Na sua opinião, existe um lado negro associado à IA?

Há várias partes negras neste processo. Há a parte negra da factualidade, a inteligência artificial é uma repetição de padrões e não sabe se é verdade ou não o que está a dizer. Houve casos em que foi usada a inteligência artificial para escrever artigos científicos e a experiência não correu bem. Se pedirmos ao ChatGPT para escrever a biografia de uma pessoa que não seja muito conhecida ele começa a inventar factos. Outro risco é refletir opiniões culturais e políticas que possam influenciar de forma negativa quem está a aprender. O Sam Altman [fundador da OpenAI, empresa que lançou o ChatGPT] afirmou recentemente que o primeiro ChatGPT era anti-Trump. Por outro lado, há mensagens bem construídas e muito persuasivas que se podem tornar perigosas para a democracia, pois convencem as pessoas sobre determinados fatores de risco. 

Em novembro do ano passado a OpenAI, empresa pioneira em inteligência artificial, lançou o ChatGPT, que se tornou viral – nos dois primeiros meses alcançou 100 milhões de utilizadores em todo o mundo – e deu a conhecer ao cidadão comum o poder da inteligência artificial. Qual a sua opinião sobre esta plataforma?
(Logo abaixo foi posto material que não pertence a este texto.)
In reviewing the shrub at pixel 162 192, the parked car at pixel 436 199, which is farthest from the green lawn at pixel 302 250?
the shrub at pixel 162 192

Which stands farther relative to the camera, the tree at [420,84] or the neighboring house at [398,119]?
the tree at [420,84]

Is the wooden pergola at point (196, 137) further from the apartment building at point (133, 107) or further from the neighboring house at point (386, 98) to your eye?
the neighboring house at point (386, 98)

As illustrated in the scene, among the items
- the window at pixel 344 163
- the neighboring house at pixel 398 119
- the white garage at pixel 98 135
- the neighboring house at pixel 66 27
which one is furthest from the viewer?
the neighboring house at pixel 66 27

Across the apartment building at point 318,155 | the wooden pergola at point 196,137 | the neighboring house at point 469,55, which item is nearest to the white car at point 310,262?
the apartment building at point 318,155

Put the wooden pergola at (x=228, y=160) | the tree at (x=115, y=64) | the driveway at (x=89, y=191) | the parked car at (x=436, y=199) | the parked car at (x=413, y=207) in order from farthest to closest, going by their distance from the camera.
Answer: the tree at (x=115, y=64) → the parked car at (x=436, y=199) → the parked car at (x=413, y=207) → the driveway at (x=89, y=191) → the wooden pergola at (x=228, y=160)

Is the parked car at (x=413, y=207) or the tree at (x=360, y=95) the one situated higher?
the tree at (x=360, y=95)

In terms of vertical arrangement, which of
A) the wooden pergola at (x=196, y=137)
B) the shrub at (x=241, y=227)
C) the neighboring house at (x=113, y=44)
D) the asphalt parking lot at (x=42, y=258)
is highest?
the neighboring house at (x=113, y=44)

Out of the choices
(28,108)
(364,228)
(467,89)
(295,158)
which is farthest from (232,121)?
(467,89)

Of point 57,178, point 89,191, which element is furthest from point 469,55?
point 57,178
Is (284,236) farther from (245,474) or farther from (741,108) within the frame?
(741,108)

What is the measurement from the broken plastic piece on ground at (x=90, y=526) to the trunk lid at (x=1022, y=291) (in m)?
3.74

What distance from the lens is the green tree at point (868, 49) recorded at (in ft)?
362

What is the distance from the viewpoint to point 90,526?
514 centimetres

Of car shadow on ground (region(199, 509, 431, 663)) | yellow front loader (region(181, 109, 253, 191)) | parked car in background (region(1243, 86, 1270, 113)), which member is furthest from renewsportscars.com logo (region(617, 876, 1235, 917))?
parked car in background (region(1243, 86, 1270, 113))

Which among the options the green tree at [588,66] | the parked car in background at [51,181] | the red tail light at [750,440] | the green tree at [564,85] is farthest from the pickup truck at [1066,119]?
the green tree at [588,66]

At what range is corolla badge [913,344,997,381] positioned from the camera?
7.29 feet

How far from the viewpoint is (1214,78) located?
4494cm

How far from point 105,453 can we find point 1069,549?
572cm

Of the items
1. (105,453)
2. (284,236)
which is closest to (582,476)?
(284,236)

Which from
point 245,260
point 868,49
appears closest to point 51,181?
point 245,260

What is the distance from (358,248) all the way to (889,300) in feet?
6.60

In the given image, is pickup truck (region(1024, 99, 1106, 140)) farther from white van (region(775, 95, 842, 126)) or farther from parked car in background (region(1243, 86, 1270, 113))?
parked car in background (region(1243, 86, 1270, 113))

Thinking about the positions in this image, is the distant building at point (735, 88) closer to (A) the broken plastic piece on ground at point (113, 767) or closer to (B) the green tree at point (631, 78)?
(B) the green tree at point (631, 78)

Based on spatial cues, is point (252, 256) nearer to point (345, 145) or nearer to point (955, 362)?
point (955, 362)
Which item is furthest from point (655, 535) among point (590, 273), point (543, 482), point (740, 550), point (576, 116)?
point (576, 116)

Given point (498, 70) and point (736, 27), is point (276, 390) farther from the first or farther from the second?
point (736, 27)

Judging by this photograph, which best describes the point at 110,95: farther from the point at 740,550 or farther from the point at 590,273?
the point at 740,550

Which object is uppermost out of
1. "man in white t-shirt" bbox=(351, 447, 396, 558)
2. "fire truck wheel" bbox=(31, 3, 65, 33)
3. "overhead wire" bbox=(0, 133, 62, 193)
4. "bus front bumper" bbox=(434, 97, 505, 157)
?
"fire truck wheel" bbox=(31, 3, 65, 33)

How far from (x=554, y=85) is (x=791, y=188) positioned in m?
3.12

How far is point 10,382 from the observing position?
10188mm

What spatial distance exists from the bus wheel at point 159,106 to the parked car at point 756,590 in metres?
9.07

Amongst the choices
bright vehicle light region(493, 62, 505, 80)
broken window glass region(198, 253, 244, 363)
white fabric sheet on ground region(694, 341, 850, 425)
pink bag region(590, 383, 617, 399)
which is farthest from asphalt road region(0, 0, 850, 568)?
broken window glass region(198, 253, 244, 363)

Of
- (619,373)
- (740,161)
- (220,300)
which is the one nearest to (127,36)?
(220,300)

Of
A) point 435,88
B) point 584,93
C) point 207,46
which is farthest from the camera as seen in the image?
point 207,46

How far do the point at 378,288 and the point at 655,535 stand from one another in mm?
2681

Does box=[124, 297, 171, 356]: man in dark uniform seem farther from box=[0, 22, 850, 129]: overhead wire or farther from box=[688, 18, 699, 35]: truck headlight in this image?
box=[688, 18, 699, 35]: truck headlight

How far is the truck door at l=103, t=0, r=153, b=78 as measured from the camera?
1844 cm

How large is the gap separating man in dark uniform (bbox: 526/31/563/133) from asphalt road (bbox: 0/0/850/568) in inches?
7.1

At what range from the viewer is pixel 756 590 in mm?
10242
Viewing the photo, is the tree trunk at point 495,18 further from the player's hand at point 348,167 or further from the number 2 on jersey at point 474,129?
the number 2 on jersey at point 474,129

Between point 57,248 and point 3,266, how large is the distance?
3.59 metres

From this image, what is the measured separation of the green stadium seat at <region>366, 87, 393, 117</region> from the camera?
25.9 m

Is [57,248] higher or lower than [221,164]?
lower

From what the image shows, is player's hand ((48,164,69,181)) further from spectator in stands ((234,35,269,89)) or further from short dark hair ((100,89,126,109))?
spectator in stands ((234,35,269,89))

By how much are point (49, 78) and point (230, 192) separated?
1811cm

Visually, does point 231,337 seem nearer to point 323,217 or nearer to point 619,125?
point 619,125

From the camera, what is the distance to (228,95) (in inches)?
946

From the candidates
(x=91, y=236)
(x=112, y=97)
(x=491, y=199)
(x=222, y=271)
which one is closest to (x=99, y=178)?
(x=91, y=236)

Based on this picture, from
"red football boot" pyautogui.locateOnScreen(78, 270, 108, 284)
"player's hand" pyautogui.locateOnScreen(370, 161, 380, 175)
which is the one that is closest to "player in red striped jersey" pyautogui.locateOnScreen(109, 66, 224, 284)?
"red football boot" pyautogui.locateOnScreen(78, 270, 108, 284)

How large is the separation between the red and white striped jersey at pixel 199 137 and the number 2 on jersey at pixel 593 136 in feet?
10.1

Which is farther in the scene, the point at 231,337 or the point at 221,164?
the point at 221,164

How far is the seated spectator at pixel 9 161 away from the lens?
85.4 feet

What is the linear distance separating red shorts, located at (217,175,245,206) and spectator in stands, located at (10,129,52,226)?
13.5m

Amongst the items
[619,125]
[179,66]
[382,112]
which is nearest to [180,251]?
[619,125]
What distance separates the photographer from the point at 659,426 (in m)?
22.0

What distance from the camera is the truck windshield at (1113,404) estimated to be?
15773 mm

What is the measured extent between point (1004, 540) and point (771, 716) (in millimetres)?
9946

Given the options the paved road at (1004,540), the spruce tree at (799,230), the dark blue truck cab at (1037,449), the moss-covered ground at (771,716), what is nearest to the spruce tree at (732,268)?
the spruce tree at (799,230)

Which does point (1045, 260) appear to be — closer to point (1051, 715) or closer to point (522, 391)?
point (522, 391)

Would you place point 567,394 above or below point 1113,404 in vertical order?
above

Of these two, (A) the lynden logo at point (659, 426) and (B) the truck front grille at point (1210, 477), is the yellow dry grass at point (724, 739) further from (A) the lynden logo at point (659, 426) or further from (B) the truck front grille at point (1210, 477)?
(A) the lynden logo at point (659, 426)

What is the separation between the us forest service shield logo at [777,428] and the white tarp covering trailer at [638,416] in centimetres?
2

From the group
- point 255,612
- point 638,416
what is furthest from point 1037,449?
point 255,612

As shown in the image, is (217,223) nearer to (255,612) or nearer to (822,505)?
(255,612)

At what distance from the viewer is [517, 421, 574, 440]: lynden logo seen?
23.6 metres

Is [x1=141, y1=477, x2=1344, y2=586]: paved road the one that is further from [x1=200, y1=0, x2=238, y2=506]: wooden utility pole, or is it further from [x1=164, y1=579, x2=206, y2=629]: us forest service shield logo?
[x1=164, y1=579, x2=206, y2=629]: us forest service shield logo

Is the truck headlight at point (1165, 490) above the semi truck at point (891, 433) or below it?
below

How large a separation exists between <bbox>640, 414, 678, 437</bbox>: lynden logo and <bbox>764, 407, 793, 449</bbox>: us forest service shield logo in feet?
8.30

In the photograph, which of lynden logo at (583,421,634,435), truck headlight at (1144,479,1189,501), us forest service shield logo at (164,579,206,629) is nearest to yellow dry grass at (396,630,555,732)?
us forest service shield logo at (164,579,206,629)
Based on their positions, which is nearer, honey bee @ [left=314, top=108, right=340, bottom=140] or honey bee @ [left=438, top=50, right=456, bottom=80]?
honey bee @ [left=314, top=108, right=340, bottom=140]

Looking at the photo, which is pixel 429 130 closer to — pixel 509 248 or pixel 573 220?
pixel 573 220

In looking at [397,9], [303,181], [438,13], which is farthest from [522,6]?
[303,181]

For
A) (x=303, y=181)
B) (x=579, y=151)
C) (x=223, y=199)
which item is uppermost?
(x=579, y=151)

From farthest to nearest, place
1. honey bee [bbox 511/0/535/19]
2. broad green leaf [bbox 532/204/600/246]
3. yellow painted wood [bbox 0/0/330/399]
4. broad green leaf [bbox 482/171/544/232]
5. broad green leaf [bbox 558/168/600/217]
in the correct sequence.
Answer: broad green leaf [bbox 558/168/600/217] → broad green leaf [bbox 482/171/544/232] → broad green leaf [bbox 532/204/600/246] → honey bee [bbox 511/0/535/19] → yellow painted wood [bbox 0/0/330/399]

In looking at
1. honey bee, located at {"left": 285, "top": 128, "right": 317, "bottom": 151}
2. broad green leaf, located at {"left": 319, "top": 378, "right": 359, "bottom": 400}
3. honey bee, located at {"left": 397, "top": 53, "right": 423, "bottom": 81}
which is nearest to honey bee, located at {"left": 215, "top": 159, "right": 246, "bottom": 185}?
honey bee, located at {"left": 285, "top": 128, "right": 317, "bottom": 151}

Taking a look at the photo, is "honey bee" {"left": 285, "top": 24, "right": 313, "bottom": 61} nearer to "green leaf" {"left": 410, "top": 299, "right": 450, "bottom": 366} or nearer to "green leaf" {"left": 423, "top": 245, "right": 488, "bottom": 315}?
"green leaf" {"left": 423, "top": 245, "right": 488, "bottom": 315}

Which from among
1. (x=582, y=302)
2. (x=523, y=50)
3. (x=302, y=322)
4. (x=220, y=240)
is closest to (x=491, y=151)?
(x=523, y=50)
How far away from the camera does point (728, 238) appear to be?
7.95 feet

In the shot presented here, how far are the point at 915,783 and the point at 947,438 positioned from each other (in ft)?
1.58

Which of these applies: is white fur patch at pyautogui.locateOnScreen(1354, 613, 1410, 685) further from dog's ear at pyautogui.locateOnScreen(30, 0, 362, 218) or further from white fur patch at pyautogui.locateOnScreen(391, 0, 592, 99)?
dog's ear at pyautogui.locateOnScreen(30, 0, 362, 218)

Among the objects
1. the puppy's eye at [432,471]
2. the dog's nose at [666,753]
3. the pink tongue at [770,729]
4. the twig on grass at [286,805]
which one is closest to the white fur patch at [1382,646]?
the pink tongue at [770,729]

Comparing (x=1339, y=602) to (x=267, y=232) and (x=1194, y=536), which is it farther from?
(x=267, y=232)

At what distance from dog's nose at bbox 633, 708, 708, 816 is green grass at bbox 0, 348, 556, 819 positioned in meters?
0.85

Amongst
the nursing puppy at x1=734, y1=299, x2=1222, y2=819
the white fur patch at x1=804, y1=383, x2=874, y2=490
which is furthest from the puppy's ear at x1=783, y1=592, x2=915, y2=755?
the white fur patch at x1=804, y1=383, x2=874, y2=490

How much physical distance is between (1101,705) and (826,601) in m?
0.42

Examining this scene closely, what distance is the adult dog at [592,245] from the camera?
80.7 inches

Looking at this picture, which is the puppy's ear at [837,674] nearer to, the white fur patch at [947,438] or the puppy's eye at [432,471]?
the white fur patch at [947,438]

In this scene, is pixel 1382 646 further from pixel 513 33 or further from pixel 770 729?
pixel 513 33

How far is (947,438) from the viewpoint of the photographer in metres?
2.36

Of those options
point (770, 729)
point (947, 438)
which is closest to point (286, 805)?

O ChatGPT é um salto quantitativo na evolução da inteligência artificial, mas temos de dar pistas certas ao modelo, caso contrário não é de todo confiável. A tecnologia que está por detrás do ChatGPT vai prevalecer em muitas das ferramentas que nós já usamos, caso do Office da Microsoft e do Google. Com o passar do tempo penso que vai deixar de ser tão usado e vão aparecer aplicações temáticas construídas por cima do ChatGPT como, por exemplo, um GPT de autoajuda ou que nos ajude a tratar dos nossos filhos, a criar uma receita para o jantar com os produtos que estão no frigorífico  ou a fazer os trabalhos de casa e a elaborar relatórios e outro tipo de documentos aos estudantes. É um grande contributo para o utilizador, desbloqueia e elimina o efeito da folha branca, mas devemos sempre verificar o que está escrito.

E os riscos?

Um dos riscos é a possibilidade de o ChatGPT influenciar pessoas a realizar ações de algum risco no mundo físico. Depois, há um novo tipo de hacker que consegue dar dicas muito assertivas ao modelo e faz com que ele salte a “vedação” e permita ter acesso a informação importante dos utilizadores. Além disso, há empresas que utilizam “exércitos” de chatboat [programa de computador que através da IA simula um ser humano a conversar com outras pessoas] para ganhar eleições. O phishing é outra ameaça.

Como imagina o mundo segundo a IA dentro de alguns anos?

É muito difícil dizer o que vai acontecer. Há ano e meio, dizia-se que as profissões criativas tinham grande futuro e que as máquinas não tinham capacidade para criar. De repente, surgiu uma máquina que consegue escrever livros e gerar imagens que ganham prémios de fotografia e fomos todos surpreendidos. A melhor forma de prever o futuro é inventar o futuro. Estou a trabalhar para inventar o futuro, mas antecipá-lo é extremamente difícil. Sabemos os desafios que temos pela frente, mas não sabemos o tempo necessário para os solucionar. Mas estou convencido que nos próximos 12 meses os avanços tecnológicos vão estabilizar.

E quais são esses desafios?

Um deles é a confiança. Estamos a trabalhar na explicabilidade dos modelos, que é uma área de investigação muito forte. A eficiência energética é outro desafio, já que os computadores estão a consumir uma energia astronómica e, por fim, o desafio da equidade, ou seja, tratar as pessoas da mesma maneira seja em entrevistas de emprego, anúncios ou atribuição de créditos. Depois, numa perspetiva de ficção científica é a questão da consciência, quando é que vamos conseguir uma máquina que tenha consciência. 

Alguma vez a máquina vai ter uma parte sensorial?

Essa é a grande discussão. António Damásio anda a estudar a questão da consciência há mais de 20 anos e os gestores da computação acham que é possível criar um certo tipo de consciência na máquina, embora isso vá demorar bastante tempo. 

Quando atingirmos esse patamar, são as máquinas que se aproximam dos humanos ou o contrário?

Serão as máquinas a aproximar-se dos humanos. Penso que vai existir uma interligação entre máquina e ser humano que vai aumentar a nossa capacidade cognitiva.